By Eric Simpson BBC News, East Midlands |

 Samantha has been in hospital for almost three months |
Every day Neil Hughes spends a few hours thinking like a two-year-old. He writes about his daughter Samantha's struggle with a childhood cancer - and posts the journal - known as a blog - on the internet.
"It has been an emotional roller coaster ride since she was diagnosed, but the reaction to her blog has been fantastic," he said.
Mr Hughes, 32, from Heanor in Derbyshire, has spent hundreds of hours creating the diary since last October.
Two-year-old Samantha has a rare neuroblastoma and is receiving her chemotherapy at Queen's Medical Centre in Nottingham.
The condition usually causes a solid tumour in the abdominal area.
Her blog has been read by thousands of people since it started in September.
The diary charts her progress and on 4 November she wrote: "I have been fed through a tube, had no sleep and am on five different medicines. But guess what? I am still smiling."
 Louis visits his sister almost every day in hospital |
Her father and mother Tina, 36, spend almost every hour with their daughter, alternating on the day and night shift.
Both parents have stopped work to care for their daughter.
Neil said: "I have already taken three months long-term leave from my job at a software firm - and Tina isn't working either."

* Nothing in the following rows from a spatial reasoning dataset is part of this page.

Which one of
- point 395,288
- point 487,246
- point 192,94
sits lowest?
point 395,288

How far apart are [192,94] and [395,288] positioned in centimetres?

Their family has faced medical nightmares before when Samantha's five-year-old brother Louis was diagnosed with a tumour on his lung. It was removed and he has fully recovered.
"We knew nothing about the illnesses when she was diagnosed so we turned to the internet and we saw others with online diaries.
 | Some days she is in floods of tears but the next minute she is fine |
"I thought it was a great way to tell people about her illness so I decided to design one myself."
Samantha's blog has attracted comments from all over the world, including Japan, South Africa, Austrialia and New Zealand - all in one day.
"We've had a mixed response - some from those touched by cancer and others who come across the site by accident."
He said one family in America discovered Samantha through a children's pen pal site called Post Pals and sent a Christmas box with more than 30 gifts inside.
"Some days she is in floods of tears but the next minute she is fine," Neil told BBC News.
Awaiting surgery
Samantha writes in her 11 Janurary entry: "As you all know I am on my the 8th and final chemotherapy. At the moment but there is still a very long way to go in my treatment.
"There are lots of tests to come to see if the chemotherapy has shrunk the tumour, and an operation to remove it and possibly a kidney too."
Samantha's New Year's Eve blog said: "Everybody's preparing for new year celebrations and I find myself hooked up to many machines in my room which is not the rock'n'roll lifestyle I quite imagined.
"Very upset again today and this round of chemotherapy really has knocked me back, and spent most of the day screaming and crying uncontrollably. "
Samantha is currently waiting for surgeons to decide when the tumour can be removed.